Originally posted by victorbravo
Originally posted by BaptistInCrisis
. . .
So I ask myself a question: "Have I been pre-trib/pre-mil because I was a dispensationalist, or did my pre-trib/pre-mil position make me a dispensationalist?" Since I no longer believe in a rapture, does that automatically take me out of the dispensational system? If that is true, does the absence of a rapture view automatically put me in the CT or NCT camps, or is it possible to be in the middle somewhere? A theological man without a country?
I actually do not feel pressed to place myself in a camp just for the sake of doing so. I must be intellectually honest and tell you that I am compelled to investigate CT and NCT to a degree I would not have done in the past. I am probably skirting close to the line (if I haven't already crossed it) as an elder in my church. Our doctrinal statement says nothing about holding a pre-trib or pre-mil position, although the majority of our church is pre-trib and pre-mil. I suppose I need to be honest and inform the eldership of where I am in my theological journey. But I digress....
So for the Baptists in here, where are you theologically? Hopefully no one is dispensational. What do you guys believe?
Bill, I'm a Baptist and I hold to covenant theology. As for eschatology, I tend to a post-millenial view, but I waiver from time to time. I don't spend a great deal of time working on that in my thinking.
But I think it is a mistake to confine the rapture to the dispensational view. After all, the word comes from the Latin word "rapere" (which means to be "caught up") which was the Vulgate's translation of 1 Thes 4:17. I say with confidence that I believe in the rapture because Paul plainly teaches it.
The problem is not, then, with a rapture, but with a "secret rapture". That is where the dispensationalists first go wrong.
Vic
14 For if we believe that Jesus died and rose again, even so God will bring with Him those who have fallen asleep in Jesus.
16 For the Lord Himself will descend from heaven with a shout, with the voice of the archangel and with the trumpet of God, and the dead in Christ will rise first.
49 Just as we have borne the image of the earthy, we will also bear the image of the heavenly. 50 Now I say this, brethren, that flesh and blood cannot inherit the kingdom of God; nor does the perishable inherit the imperishable. 51 Behold, I tell you a mystery;we will not all sleep, but we will all be changed, 52 in a moment, in the twinkling of an eye, at the last trumpet; for the trumpet will sound, and the dead will be raised imperishable, and we will be changed. 53 For this perishable must put on the imperishable, and this mortal must put on immortality.
Originally posted by victorbravo
My rendering might be disputed by others, and there are, of course, many nuances and questions.
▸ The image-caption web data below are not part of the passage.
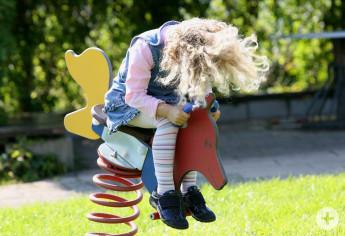 Ein Mädchen wippt auf einem Spiel-Tier
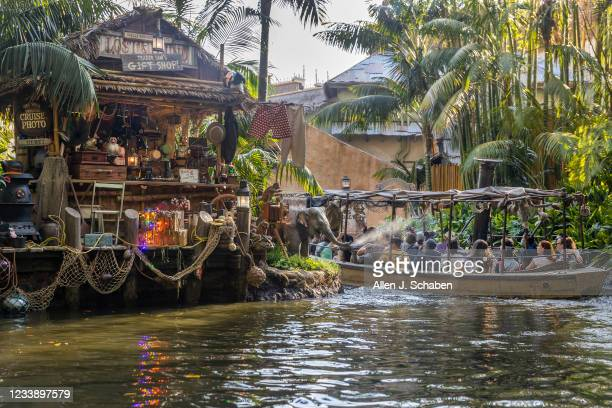 Baby elephant sprays water at a boat as they pass by Trader Sams Gift Shop in Adventureland inside Disneyland in Anaheim, CA, on Friday, July 9,...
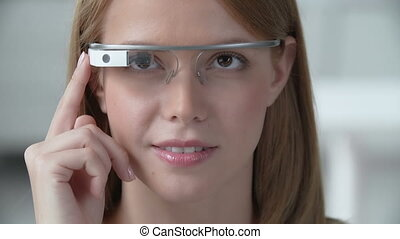 Google Glass Handling Tutorial - Close up of young girl...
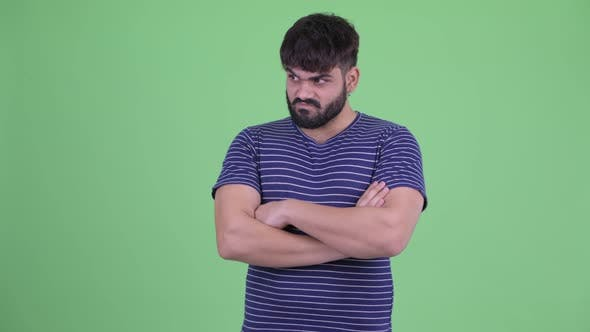 Thumbnail for Angry Young Overweight Bearded Indian Man with Arms Crossed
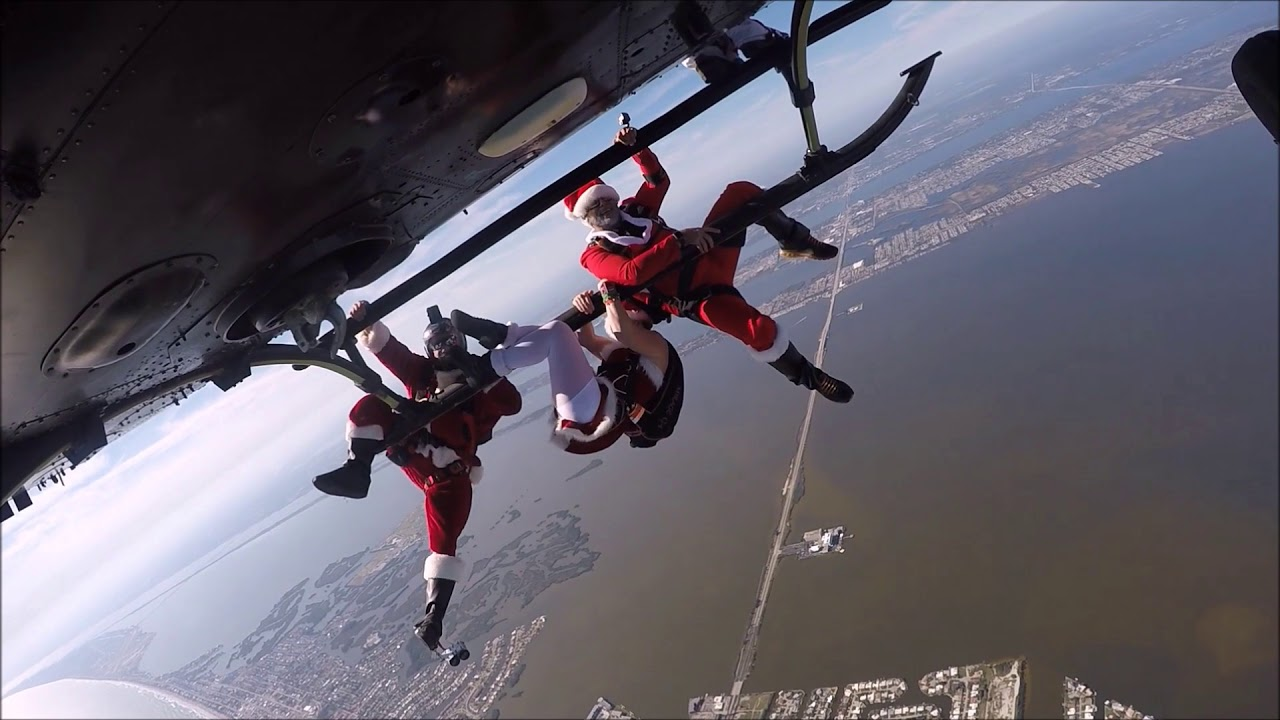 Santa Skydivers Drop From Helicopter Cocoa Beach Pier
My only point here is that one's view of the sequence of the end times does not necessarily keep you from holding to covenant theology.
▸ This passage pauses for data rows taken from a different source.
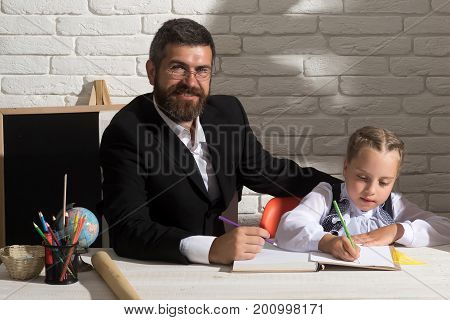 Girl And Father In Classroom On White Brick Background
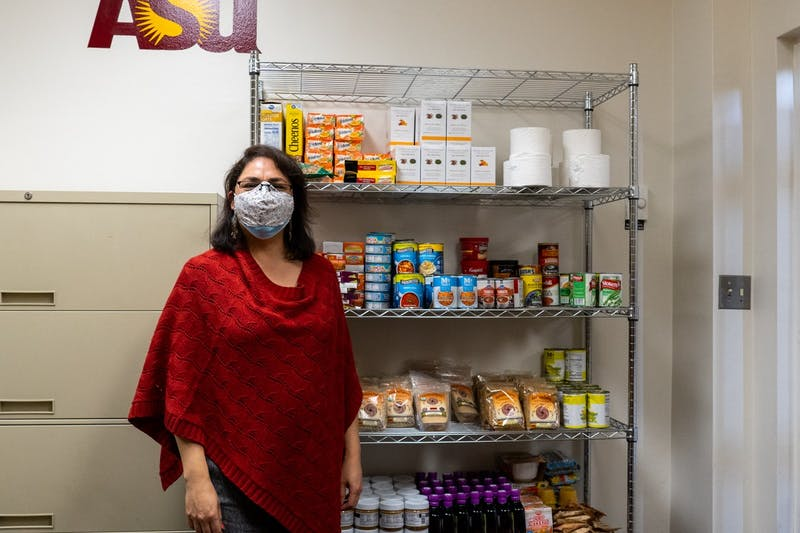 Laura Gonzales-Macias poses for a photo in front of shelves filled with food.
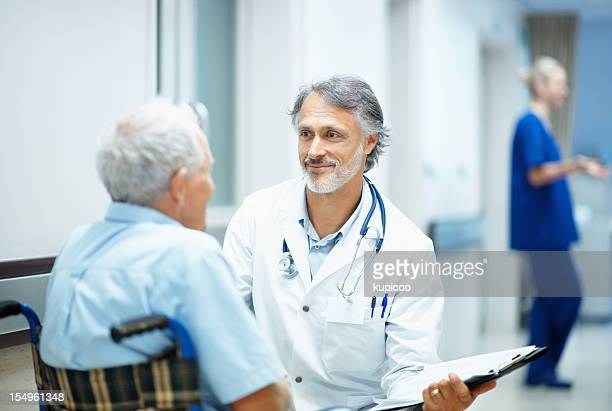 Mature doctor explaining reports to a handicapped man
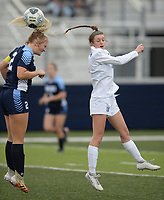 Rogers' Allison Golden (right) sends the ball Tuesday, April 27, 2021, past Springdale Har-Ber's Natalie Bartlett (left) during the first half of play at Wildcat Stadium in Springdale. Visit nwaonline.com/210428Daily/ for today's photo gallery. <br /> (NWA Democrat-Gazette/Andy Shupe)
I think a Calvinistic Premil is the most disingenuous os all eschatological position, this is supposing that there are other disingenuous eschatological positions which I doubt.Originally posted by victorbravo
Calvinistic premils who all hold to covenant theology and deny that there are separate forms of salvation.
Vic
Originally posted by Slippery
I think a Calvinistic Premil is the most disingenuous os all eschatological position, this is supposing that there are other disingenuous eschatological positions which I doubt.
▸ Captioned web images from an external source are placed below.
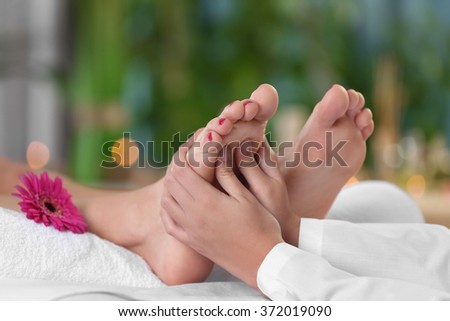 Beautiful young woman relaxing with leg massage at beauty spa - stock photo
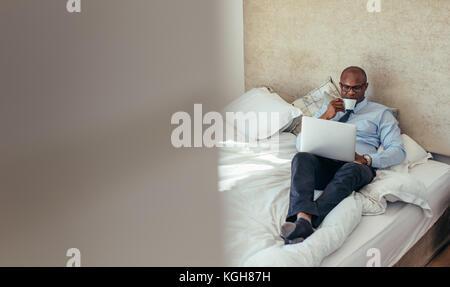 Mann in formelle Kleidung Arbeiten am Laptop im Bett lag. Unternehmer Arbeiten am Laptop beim Trinken von Kaffee - Stockfoto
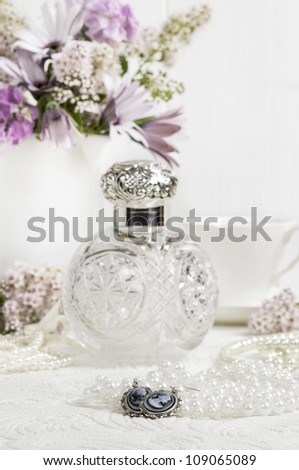 Cameo earrings on ladies dressing table with antique scent bottle in background - stock photo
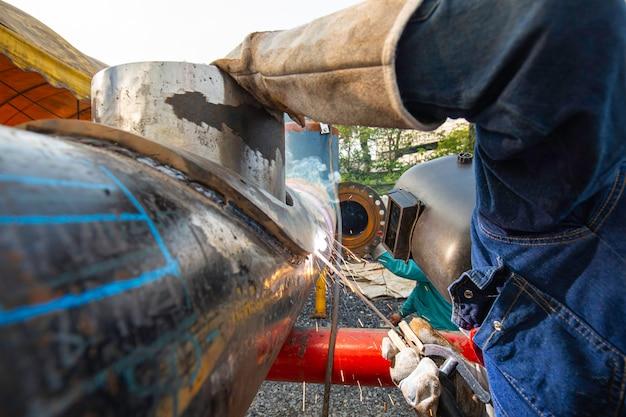 용접 남성 작업자 금속은 기계 노즐 파이프라인 건설 석유 및 가스의 일부입니다.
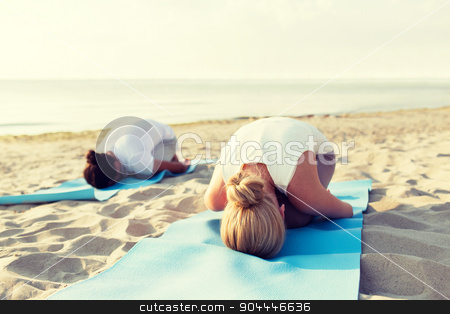 close up of couple making yoga exercises outdoors stock photo, fitness, sport, people and lifestyle concept - close up of couple making yoga exercises on mats outdoors by Syda Productions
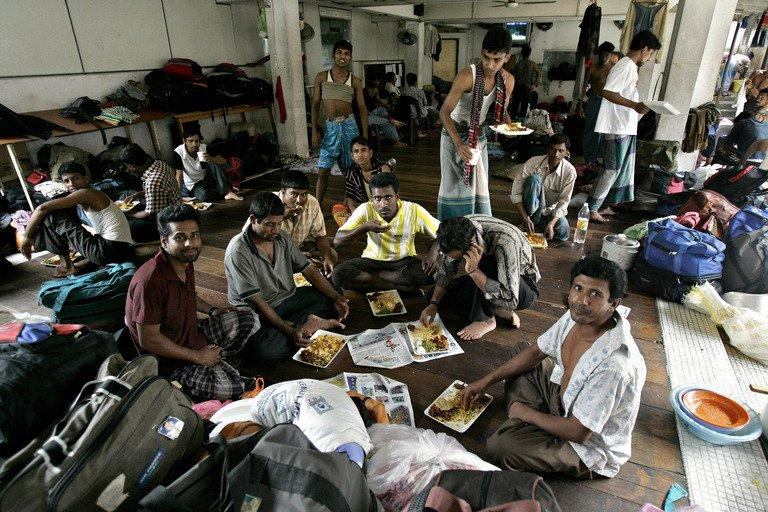 Bangladeshi migrant workers enjoy a charity meal at the Bangladeshi High Commission in Kuala Lumpur on 25 December 2007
What the Progressive Dispensationalists and the Calvinistic Premills have done, is they have assumed that the Premill doctrine is the correct one, and they simply purged out the elements of it that contradicts Covenant theology.
That's like a waiter upon realizing that he had meat in a food that was for a vegetarian, simply taking out the meat and serving the vegetarian.
In the pure legalistic notion of a vegetarian not eating meat, he has succeeded, but the dish is by a long shot far from being vegetarian.